** start of Dataset excerpts **

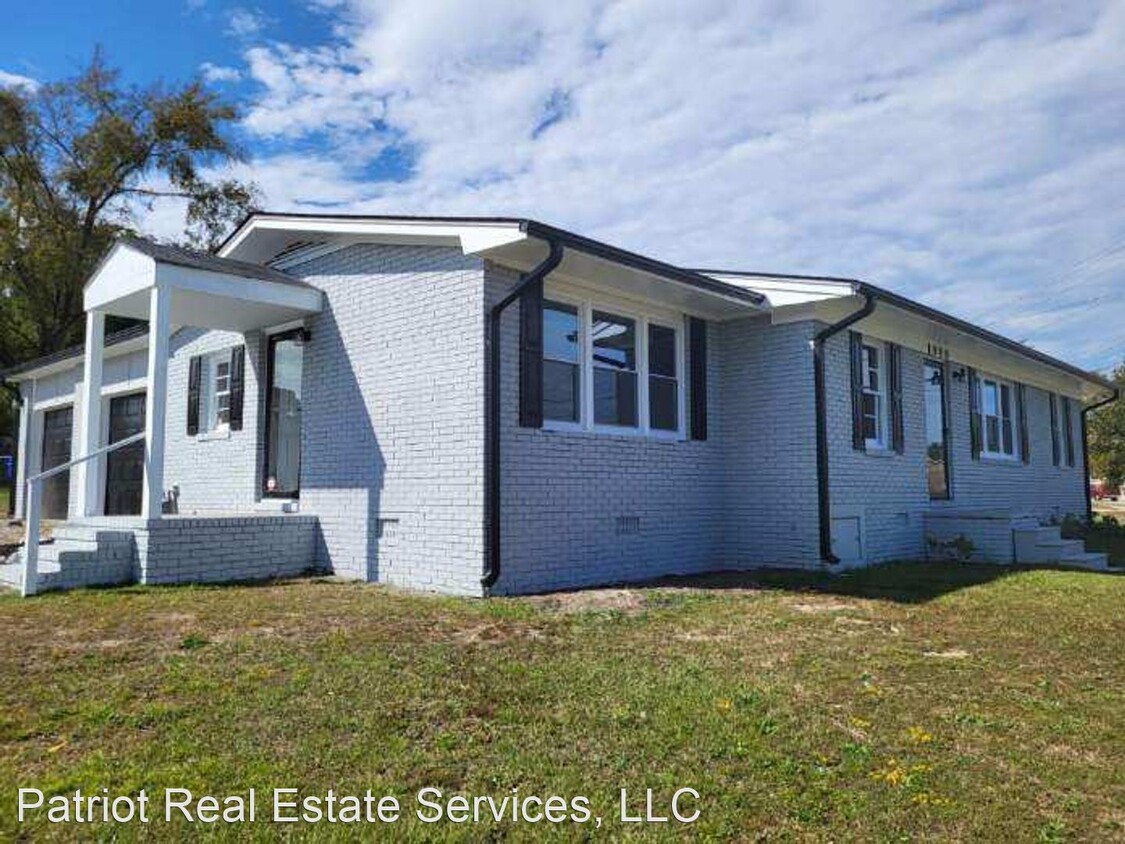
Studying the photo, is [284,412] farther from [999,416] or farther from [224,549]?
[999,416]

** end of Dataset excerpts **
** start of Dataset excerpts **

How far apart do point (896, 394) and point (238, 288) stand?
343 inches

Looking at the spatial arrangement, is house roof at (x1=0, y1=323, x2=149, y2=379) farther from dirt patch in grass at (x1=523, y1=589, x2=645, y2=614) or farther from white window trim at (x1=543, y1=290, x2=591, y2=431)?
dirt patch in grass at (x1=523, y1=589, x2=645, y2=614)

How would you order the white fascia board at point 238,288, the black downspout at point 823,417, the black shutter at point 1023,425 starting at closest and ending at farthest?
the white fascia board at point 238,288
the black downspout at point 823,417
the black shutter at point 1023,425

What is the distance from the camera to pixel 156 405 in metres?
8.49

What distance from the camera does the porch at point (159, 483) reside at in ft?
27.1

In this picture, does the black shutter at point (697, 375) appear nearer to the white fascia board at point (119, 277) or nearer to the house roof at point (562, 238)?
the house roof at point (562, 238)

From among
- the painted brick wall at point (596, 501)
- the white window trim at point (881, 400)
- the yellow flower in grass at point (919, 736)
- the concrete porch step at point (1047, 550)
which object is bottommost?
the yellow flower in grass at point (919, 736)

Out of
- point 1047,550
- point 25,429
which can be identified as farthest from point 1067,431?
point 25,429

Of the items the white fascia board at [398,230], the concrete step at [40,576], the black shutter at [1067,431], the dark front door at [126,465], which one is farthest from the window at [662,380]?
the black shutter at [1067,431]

** end of Dataset excerpts **

Determine how many lines of the listing above contain the word "which" and state only that number.

_Response for this exercise:_
3